You can add that unlike Python, PowerQuery uses the operator = for both [1] assignment and [2] equality, like

No truthy values

Think maybe sounds like comparing logical vs boolean, I would emphasize that types don't coerce as implicitly as languages like JavaScript or Python

x = 10 = 10

python

x = if f None or "default"

powerquery

source = null,
x = source ?? "default",

python

def query(source = None)
    if source is None:
        source = "default"

powerquery

query = source ?? "default"

allowing

encode_text = (source as text, optional encoding as nullable number) => 
    let 
        encoding = encoding ?? TextEncoding.Utf8,
        byte_str = Text.ToBinary( source, encoding )
    in 
        byte_str,

In Python terms, the value encoding is shadowing the outer scopes's encoding. Notice that

  • nullable number means the user can pass any number, or, null
  • optional means parameter is optional. Without that, the user would have to explicitly pass a null
  • ?? is the Null coalescing operator docs: ?? operator

Python's range is a generator, not a list

That's an important point,You could give the example

PQ

{0..10}

is python

list(range(11))

A similar concept to generators in Power Query is lazy* evaluation. Imagine a was something hugely expensive to calculate. In this query, a is never executed.

let
    a = {0..10000000},
    b = "blue"
in 
    b

native types

not have a native implementation of a Record or a Table.

records

but keys in a Python dict need to be something that's already defined

I'm not sure what direction you're going, it kind of sounds like there might be a misunderstanding, or I could be reading it wrong. Is it that you can't add new values in PQ? Or that you can't mix key types in Python?

>>> d = {}
>>> d["x"] = 10
>>> d[23] = 20
>>> d[None] 30    
# {'x': 10, 23: 20, None: 30}

is

PQ is is used to check for type compatibility

Also note that it checks if the primitive datatype is compatible. type checking in the language only requires primitive types to be compatible, it doesn't check the ascribed types like Int64 or Currency

misc

this

let
    output = Table.FromRecords({
        [Name="Jeff Winger", Age=27],
        [Name="Britta Perry", Age=28]
    })
in
    output

can also be written with an ascribed type / schema

let
    Source = Table.FromRecords(
        {    
            [ Name = "Jeff",   Age = 27 ] ,
            [ Name = "Britta", Age = 28 ]
        },
        type table[Name=text, Age=Int64.Type],
        MissingField.Error
    )
in
    Source

Warning that's ascribed, this would still run

let
    Source = Table.FromRecords(
        {    
            [ Name = "Jeff",   Age = 27 ] ,
            [ Name = "Jeff", Age = "stuff" ]
        },
        type table[Name=text, Age=Int64.Type],
        MissingField.Error
    )
in
    Source

compared to this, which will error

    let
        Source = Table.FromRecords(
            {    
                [ Name = "Jeff",   Age = 27 ] ,
                [ Name = "Jeff", Age = "stuff" ]
            },
            type table[Name=text, Age=Int64.Type],
            MissingField.Error
        ),
        #"Changed Type" = Table.TransformColumnTypes(
            Source,
            {
                {"Name", type text},
                {"Age", Int64.Type}
            }
        )
    in
        #"Changed Type"

More

As far as I know, M does not have list comprehensions or map but native types should have sufficient methods for transformation.

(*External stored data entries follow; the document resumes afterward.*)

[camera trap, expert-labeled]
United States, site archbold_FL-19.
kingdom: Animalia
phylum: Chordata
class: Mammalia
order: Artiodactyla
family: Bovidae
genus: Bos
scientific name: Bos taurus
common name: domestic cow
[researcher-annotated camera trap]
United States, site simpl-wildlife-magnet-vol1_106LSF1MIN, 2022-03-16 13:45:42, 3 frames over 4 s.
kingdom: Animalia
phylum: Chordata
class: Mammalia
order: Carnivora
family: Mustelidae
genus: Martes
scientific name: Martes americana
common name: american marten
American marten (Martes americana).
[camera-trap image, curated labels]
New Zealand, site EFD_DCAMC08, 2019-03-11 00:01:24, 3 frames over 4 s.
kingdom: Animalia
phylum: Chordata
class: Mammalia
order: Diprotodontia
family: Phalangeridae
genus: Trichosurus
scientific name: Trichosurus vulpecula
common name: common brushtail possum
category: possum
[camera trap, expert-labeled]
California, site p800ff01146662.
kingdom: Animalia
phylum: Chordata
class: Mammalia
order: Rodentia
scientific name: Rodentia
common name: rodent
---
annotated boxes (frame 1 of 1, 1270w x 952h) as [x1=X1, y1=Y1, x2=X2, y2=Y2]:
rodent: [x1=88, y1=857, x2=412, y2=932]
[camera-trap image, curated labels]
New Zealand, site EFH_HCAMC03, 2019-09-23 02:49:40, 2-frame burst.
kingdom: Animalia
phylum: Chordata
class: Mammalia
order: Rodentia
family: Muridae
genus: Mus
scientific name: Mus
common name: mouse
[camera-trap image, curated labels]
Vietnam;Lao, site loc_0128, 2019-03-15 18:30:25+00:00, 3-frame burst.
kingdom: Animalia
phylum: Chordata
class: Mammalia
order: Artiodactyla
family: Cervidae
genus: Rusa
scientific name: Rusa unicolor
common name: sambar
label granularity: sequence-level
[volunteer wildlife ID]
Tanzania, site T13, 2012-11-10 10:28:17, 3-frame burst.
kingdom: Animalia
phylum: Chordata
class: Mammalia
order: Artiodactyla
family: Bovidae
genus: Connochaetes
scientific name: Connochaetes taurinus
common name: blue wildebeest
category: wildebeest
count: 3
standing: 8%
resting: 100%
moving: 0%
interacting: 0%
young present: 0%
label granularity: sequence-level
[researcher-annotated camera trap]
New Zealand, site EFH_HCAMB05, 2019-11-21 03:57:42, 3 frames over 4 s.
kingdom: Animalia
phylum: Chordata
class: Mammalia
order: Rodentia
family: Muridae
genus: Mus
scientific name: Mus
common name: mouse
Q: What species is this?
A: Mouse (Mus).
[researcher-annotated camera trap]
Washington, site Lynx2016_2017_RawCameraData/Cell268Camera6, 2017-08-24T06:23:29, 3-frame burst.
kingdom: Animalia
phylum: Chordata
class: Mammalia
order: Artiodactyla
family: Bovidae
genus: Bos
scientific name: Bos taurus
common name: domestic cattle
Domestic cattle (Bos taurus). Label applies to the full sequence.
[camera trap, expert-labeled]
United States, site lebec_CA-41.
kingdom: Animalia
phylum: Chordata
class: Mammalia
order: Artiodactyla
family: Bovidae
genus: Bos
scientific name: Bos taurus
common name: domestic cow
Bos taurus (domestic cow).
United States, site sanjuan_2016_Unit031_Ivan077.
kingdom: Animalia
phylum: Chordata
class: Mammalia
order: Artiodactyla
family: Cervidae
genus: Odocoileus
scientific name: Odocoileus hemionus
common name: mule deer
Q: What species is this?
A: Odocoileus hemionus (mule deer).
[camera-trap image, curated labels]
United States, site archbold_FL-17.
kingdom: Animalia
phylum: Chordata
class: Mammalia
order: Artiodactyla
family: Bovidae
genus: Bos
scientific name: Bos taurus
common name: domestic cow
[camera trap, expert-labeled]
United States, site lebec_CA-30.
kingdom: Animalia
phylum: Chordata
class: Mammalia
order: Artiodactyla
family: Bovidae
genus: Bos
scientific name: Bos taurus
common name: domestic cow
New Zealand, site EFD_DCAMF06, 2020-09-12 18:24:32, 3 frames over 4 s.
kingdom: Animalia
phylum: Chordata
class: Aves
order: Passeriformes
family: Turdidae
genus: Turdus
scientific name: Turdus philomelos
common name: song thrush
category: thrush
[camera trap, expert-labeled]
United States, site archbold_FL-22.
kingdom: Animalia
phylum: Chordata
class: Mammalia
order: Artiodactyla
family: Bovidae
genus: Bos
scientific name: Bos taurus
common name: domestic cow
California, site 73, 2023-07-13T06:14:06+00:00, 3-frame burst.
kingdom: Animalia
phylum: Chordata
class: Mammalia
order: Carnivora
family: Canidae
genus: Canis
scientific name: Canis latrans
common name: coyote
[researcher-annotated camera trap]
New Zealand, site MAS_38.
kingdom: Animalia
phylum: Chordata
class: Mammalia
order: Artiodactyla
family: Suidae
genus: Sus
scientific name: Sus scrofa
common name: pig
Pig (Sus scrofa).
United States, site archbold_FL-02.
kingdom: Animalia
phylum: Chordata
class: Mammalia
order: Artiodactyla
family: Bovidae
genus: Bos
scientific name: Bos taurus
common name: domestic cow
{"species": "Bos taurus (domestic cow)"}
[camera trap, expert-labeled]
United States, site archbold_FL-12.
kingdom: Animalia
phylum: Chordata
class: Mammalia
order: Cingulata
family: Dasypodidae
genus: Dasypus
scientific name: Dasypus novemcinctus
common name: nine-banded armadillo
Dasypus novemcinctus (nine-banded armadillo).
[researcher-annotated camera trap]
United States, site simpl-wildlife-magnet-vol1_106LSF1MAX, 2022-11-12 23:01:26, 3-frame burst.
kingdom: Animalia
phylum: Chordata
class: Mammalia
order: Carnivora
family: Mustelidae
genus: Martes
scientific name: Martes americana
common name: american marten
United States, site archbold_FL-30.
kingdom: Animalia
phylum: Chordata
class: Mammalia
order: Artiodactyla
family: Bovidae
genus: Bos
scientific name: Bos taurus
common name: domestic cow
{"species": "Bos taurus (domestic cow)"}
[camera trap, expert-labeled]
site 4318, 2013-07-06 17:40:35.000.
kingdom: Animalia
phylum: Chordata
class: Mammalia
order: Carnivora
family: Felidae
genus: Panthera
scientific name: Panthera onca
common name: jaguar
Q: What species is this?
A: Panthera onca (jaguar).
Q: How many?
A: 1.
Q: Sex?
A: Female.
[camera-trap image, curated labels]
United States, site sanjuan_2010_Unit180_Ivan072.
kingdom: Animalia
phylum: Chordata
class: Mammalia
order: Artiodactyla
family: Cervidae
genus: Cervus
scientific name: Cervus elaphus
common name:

  • for map()` see List.Transform()
  • List comprehension is kind of like: List.Transform, List.TransformMany, List.Generate and Table.AddColumn

Check out Ninmonkey.PowerQueryLib/Readme.For-Loops-in-PowerQuery.md

The both underscore (_) and each are syntactic sugar for unary functions

Perfect. Specifically it's implicitly the function

each [Y]


(_ as any) as any =>
    _[Y]

ie

(x as any) as any =>
    x[Y]

Table.AddColumn in the UI uses each, and ignores the final arg, so columns become type any. Maybe that's intentional, to direct the user to use Table.TransformColumnTypes

That's why people can get ex: a number in boolean columns, or all blanks or text in a number column -- it looks fine until it's loaded into the data model. If it's supposed to be an integer, I'd use

let
    source = #table({"EmployeeId"}, {{40}}),
    s = Table.AddColumn(
        source, "Some Integer",
        (row) as number => 
            row[EmployeeId],
        Int64.Type
    )
in 
    s

note, as asserts primitive type number, but not Int64. For the language specs/grammar on each, see:

try catch otherwise

usually I use don't use the try -> otherwise, instead try, because it's like a catch-all.

try:
    # web request here
    1 / 0
    # more using web request
except:
    print("bad stuff")        

Now I don't know if it's a web error, or my transforms. This example does use otherwise, but turns it into an Error.Record with the cause. Then the user can see what values broke, and act on that.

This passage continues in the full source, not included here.